## Registros do exercício
# # # # #
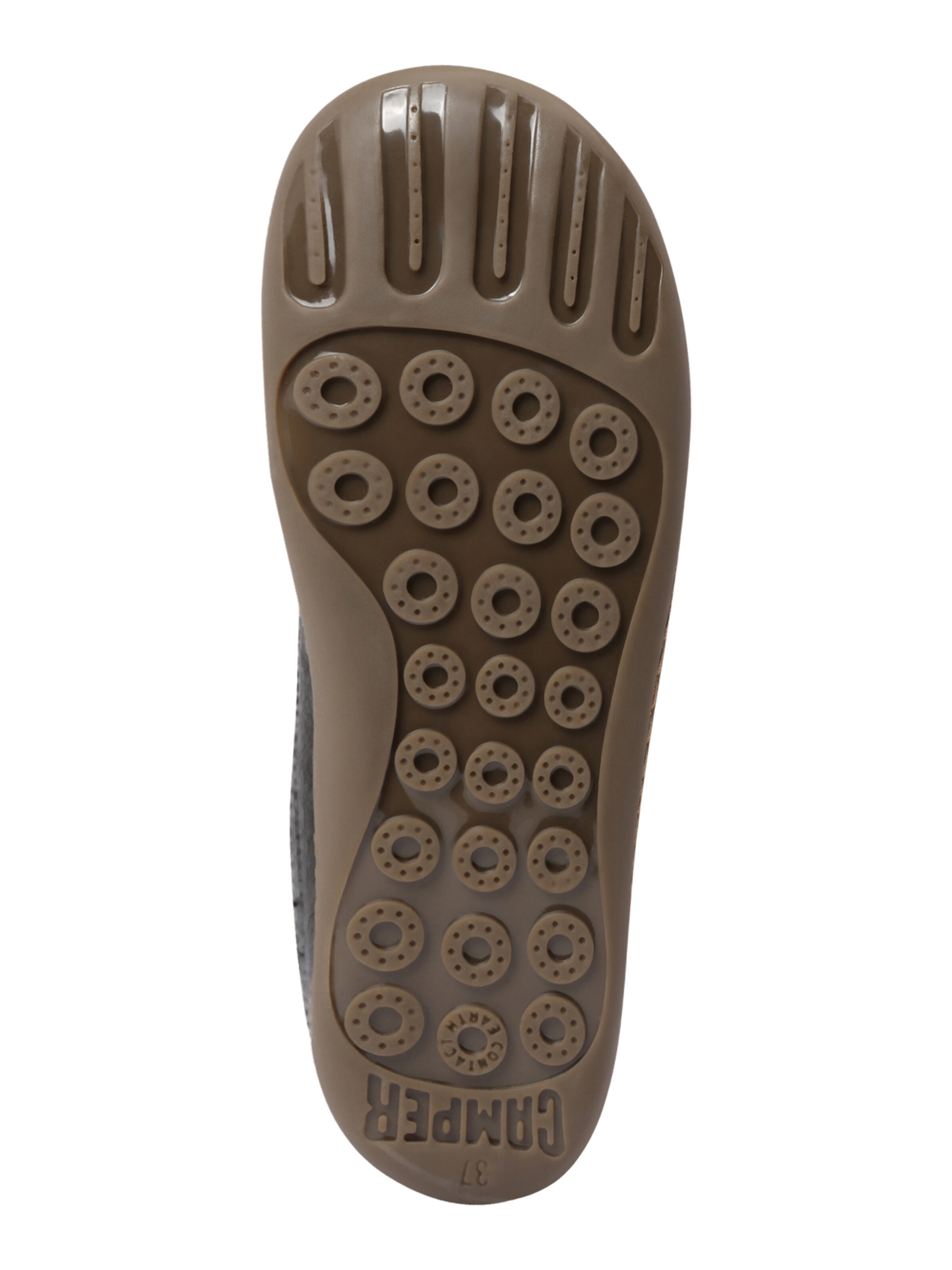 CAMPER Stiefel 'Peu Cami' in Schwarz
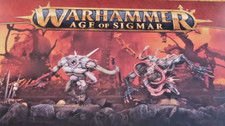 Chaos Spawn Parts &
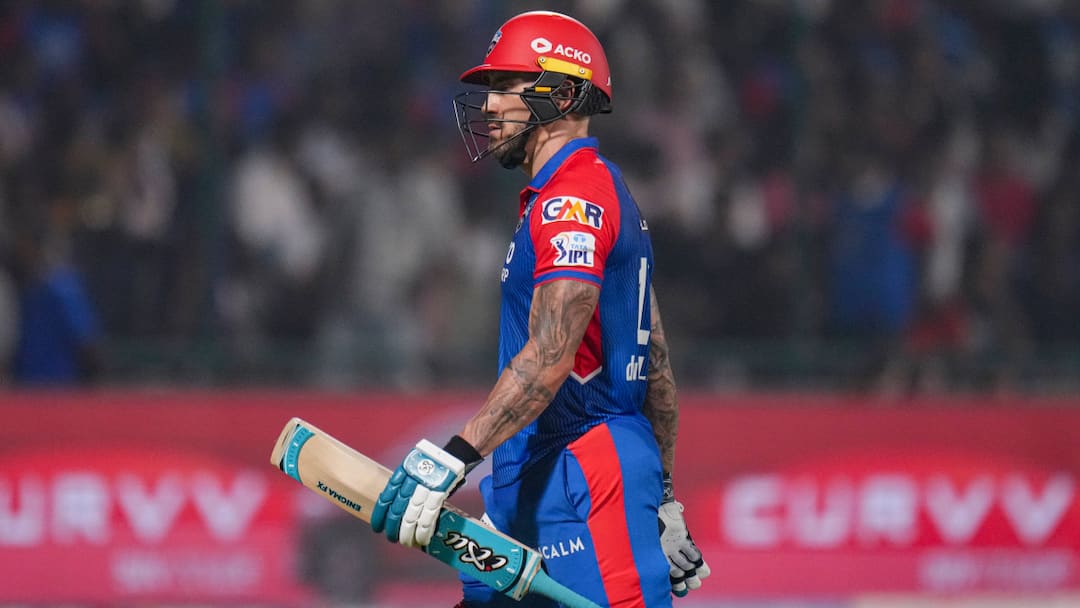 IPL 2026: Delhi Capitals Coach Badani Opens Up On Releasing Faf du Plessis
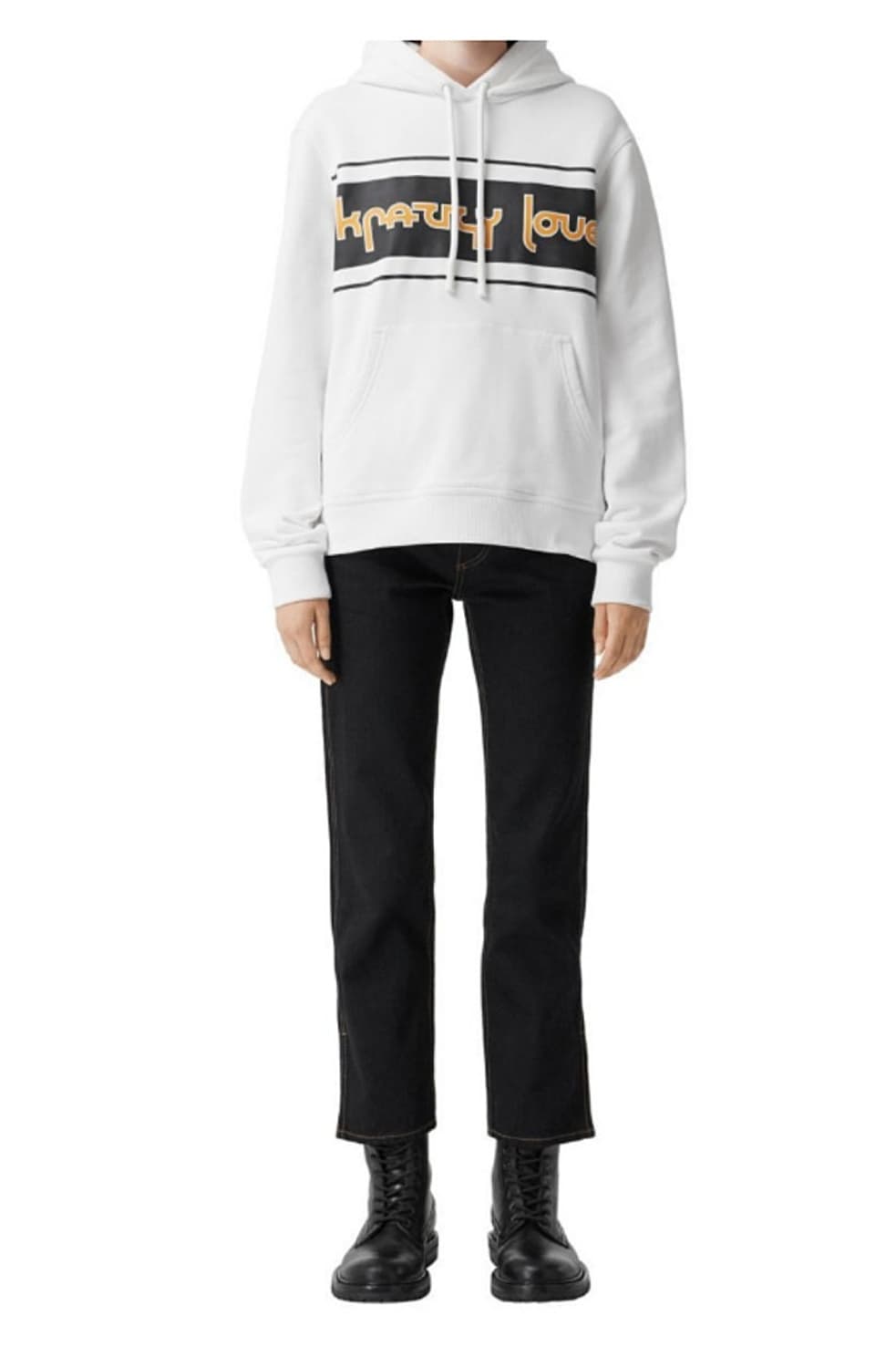 여) 버버리 신형 후드티 상품이미지9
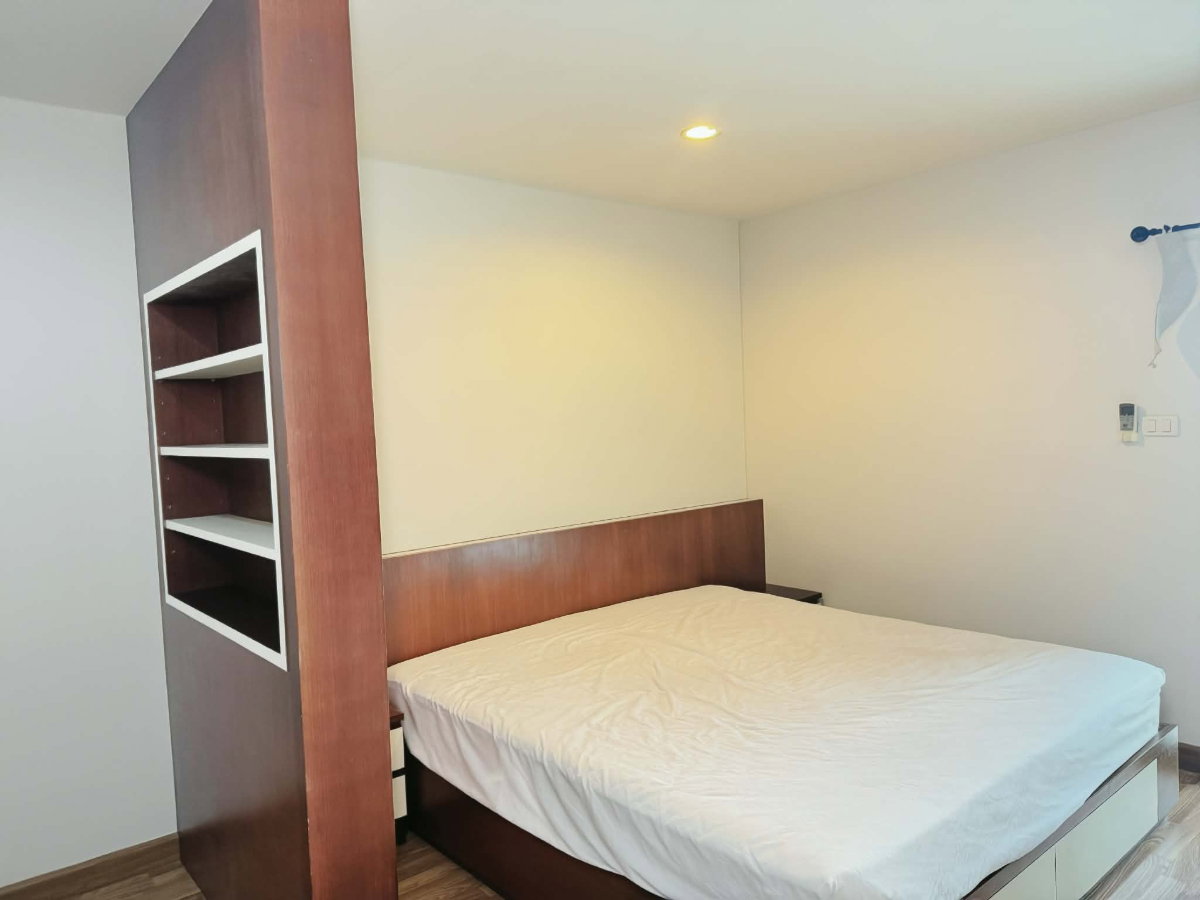 รูป 📌ปล่อยเช่าคอนโด ใกล้ม.เกษตร บางเขน เพียง 900 ม. (มีวินรับ-ส่ง หน้าคอนโด) - รูปที่ 2/10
# # # # #
## Tarefa
Transcreva sem nenhuma alteração o texto de cada um dos registros acima, omitindo as imagens.

## Solução
 CAMPER Stiefel 'Peu Cami' in Schwarz
 Chaos Spawn Parts &
 IPL 2026: Delhi Capitals Coach Badani Opens Up On Releasing Faf du Plessis
 여) 버버리 신형 후드티 상품이미지9
 รูป 📌ปล่อยเช่าคอนโด ใกล้ม.เกษตร บางเขน เพียง 900 ม. (มีวินรับ-ส่ง หน้าคอนโด) - รูปที่ 2/10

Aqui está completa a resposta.